I discovered recently that my ZF output shaft seals need to be replaced since they are leaking . Is there a way to replace those seals by keeping the ZF installed in the car or do I need to take the ZF out of the car?

Brgds

Hartwig

Original Post

I've done this job and its nearly impossible to do with the ZF in place because of the two 13" long cross-bolts. Its actually more trouble to rig things to remove the bolts than it is to just jerk out the ZF. You can leave the bellhousing in place for what you need. And once you get the ZF out, you'll need some really big snap-ring pliers and keep track of the bearing shims in each side plate. If you mix them up, it changes the preload on the differential and you'll get howling. Info in pulling the transaxle is on www.realbig.com by Mike Daily.

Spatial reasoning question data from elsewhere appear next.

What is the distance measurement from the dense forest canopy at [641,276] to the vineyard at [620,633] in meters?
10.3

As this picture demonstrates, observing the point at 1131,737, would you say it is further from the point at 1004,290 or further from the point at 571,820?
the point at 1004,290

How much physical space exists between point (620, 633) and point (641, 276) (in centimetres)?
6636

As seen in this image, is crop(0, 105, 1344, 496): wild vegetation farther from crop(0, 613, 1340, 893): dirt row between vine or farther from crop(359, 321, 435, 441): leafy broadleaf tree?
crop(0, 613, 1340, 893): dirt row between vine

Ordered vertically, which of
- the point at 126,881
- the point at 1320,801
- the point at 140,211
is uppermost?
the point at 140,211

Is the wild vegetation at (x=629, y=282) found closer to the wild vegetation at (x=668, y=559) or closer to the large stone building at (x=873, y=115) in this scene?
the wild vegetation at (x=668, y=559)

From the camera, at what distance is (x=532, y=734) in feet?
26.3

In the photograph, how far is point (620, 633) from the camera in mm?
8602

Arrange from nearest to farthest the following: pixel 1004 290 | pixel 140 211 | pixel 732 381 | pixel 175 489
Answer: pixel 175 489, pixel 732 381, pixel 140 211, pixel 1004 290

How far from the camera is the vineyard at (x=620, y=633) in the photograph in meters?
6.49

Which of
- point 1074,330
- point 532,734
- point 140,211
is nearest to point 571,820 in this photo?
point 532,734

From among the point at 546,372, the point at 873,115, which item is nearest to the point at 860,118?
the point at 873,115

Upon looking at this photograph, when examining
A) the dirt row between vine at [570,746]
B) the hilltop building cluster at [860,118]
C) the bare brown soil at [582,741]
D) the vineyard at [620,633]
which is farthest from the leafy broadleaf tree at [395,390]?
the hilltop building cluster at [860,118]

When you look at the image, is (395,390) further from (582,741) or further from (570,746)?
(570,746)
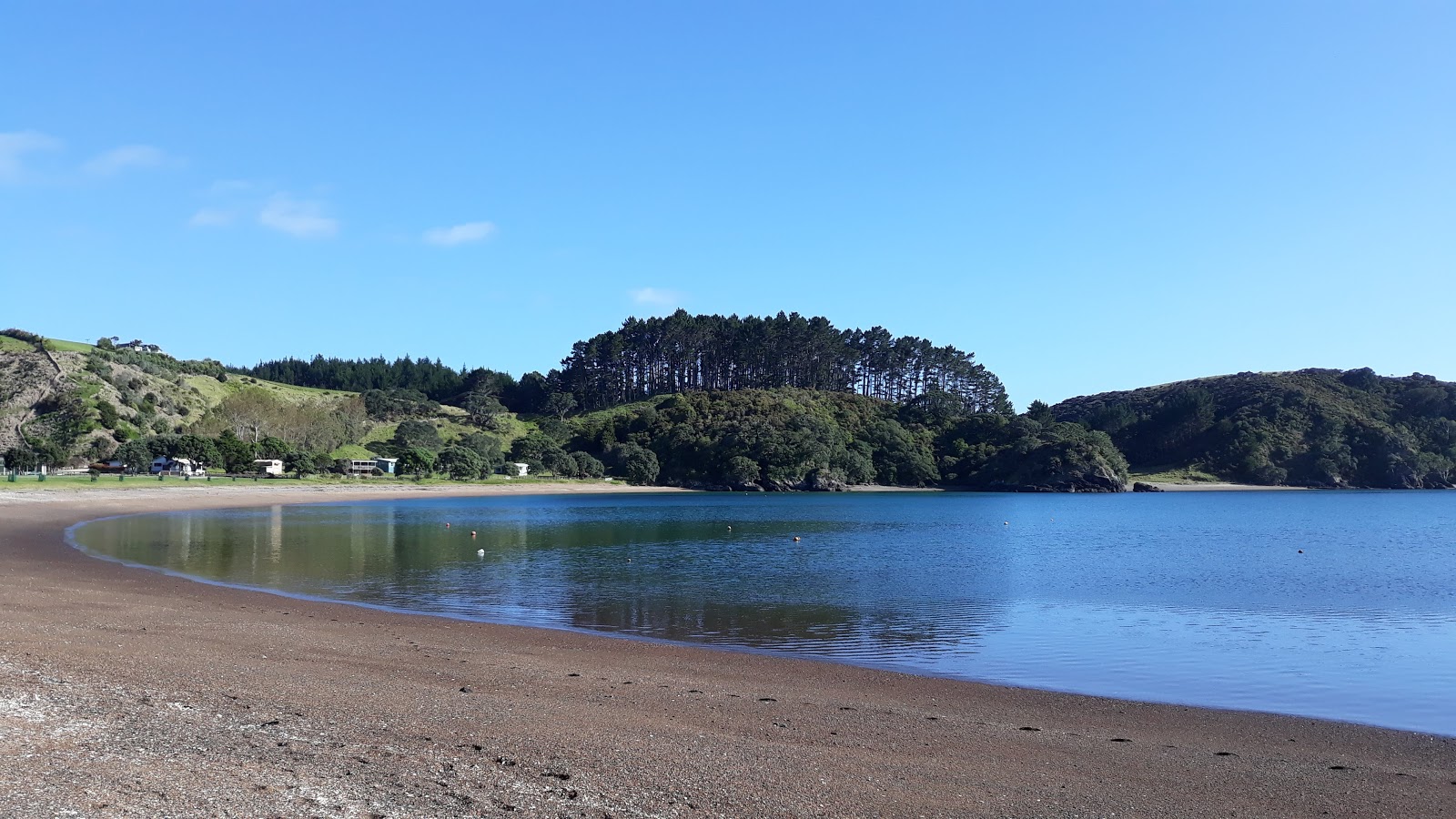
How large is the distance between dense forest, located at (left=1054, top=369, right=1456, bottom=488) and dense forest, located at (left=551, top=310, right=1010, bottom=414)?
835 inches

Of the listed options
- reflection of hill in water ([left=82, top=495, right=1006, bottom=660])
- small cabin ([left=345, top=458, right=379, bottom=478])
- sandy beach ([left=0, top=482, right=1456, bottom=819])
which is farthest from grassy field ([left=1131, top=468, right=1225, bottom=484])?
sandy beach ([left=0, top=482, right=1456, bottom=819])

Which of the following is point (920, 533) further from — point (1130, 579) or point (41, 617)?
point (41, 617)

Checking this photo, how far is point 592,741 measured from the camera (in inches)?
396

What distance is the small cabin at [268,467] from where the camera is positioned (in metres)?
107

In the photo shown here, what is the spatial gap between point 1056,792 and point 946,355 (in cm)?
17630

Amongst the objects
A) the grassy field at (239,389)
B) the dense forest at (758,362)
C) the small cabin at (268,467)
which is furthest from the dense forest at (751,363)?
the small cabin at (268,467)

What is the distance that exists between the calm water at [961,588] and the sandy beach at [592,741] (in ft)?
9.10

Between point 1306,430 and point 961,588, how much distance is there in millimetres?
155402

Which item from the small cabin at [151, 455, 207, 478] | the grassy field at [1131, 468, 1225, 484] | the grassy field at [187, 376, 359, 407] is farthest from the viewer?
the grassy field at [1131, 468, 1225, 484]

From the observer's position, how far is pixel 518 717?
11.1 m

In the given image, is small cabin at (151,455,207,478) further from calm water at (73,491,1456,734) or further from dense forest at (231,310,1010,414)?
dense forest at (231,310,1010,414)

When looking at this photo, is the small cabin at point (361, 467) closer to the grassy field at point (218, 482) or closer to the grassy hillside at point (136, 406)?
the grassy field at point (218, 482)

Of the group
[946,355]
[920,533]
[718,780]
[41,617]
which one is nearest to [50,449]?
[920,533]

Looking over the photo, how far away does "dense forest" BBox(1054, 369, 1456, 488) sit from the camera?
499 feet
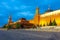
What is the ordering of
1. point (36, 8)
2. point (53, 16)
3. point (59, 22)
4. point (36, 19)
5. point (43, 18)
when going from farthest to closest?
point (36, 8), point (36, 19), point (43, 18), point (53, 16), point (59, 22)

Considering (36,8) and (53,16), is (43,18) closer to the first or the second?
(53,16)

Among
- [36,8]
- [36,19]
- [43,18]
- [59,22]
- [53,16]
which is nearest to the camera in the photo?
[59,22]

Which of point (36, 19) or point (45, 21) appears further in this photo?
point (36, 19)

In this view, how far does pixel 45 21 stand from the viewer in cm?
5531

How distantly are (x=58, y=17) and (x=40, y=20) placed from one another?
368 inches

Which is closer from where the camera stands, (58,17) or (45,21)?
(58,17)

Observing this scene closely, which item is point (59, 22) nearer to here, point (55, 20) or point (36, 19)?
point (55, 20)

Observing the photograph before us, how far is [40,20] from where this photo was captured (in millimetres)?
58875

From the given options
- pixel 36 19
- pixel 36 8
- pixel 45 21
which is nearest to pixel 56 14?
pixel 45 21

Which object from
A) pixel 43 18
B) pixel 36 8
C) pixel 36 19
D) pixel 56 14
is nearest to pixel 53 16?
pixel 56 14

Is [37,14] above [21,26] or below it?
above

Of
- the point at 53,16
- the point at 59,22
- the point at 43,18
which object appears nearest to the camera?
the point at 59,22

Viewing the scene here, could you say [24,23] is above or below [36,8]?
below

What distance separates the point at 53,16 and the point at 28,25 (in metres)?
9.30
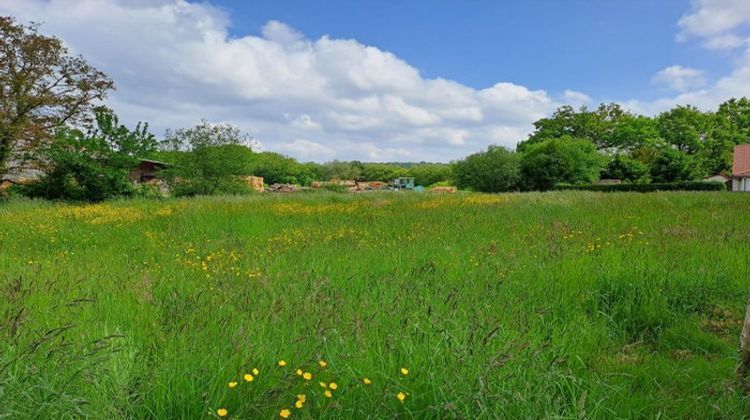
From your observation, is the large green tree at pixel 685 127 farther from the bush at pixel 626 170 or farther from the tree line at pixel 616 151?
the bush at pixel 626 170

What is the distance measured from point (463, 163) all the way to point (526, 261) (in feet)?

This is described, with illustrations, in the Pantera Service Highlights  (sect 4), lIght blue cover, available from some vendors or in the POCA Archives as a downloadable pdf for members. Not in the manual:  If you've never done this job, it can be a real problem for one person. First, the ZF alone weighs about 155 lbs and the bottom is often slippery with seeping 90-wt. There's an opportunity to really hurt yourself or your car! And if you drop it, the costs can be enormou$. Get a garage hoist or two large friends to help wrestle the ZF backward and out over the sides of the engine compartment.  If you choose to pull the bellhousing with the ZF, the wt goes up and so does the length and awkwardness of the package.

If you only pull the ZF, remember there are two large metric allen bolts inside the bellhousing that help brace the dash-2 ZF. With a transition dash-1.5 ZF (pushbuttons), the allen bolts are not there but there may be bracing arms between the early bellhousing & the early side plates you're trying to get to.  There are two tiny 10mm bolts under the car that fasten the bellhousing to the bottom of the engine motor plate that's sandwiched between the bellhousing and the block. The ZF must first slide backwards about 6-8" to get free of the clutch disc splines; then it can be hoisted out. Good luck.

 

Bossrench said; "You can leave the bellhousing in place for what you need."

That is only true if you have had it out previously and not put back the two internal Allen bolts that hold the bellhousing to the ZF. A lot of folks advocate leaving them out for future ease of removal, personally I put them back as 7 bolts are better than 5!

Also the length does not change with the bellhousing attached as the longest part is the input shaft.

To get the clearance to lift the ZF side mounts over the chassis mounting tabs you'll want to tilt the engine up at that back with a block and jack. Be careful where you place the jack if you have stock oil pan as the pan can crush easily and then the crank will hit it. If you have an aftermarket 10 quart pan it's easier.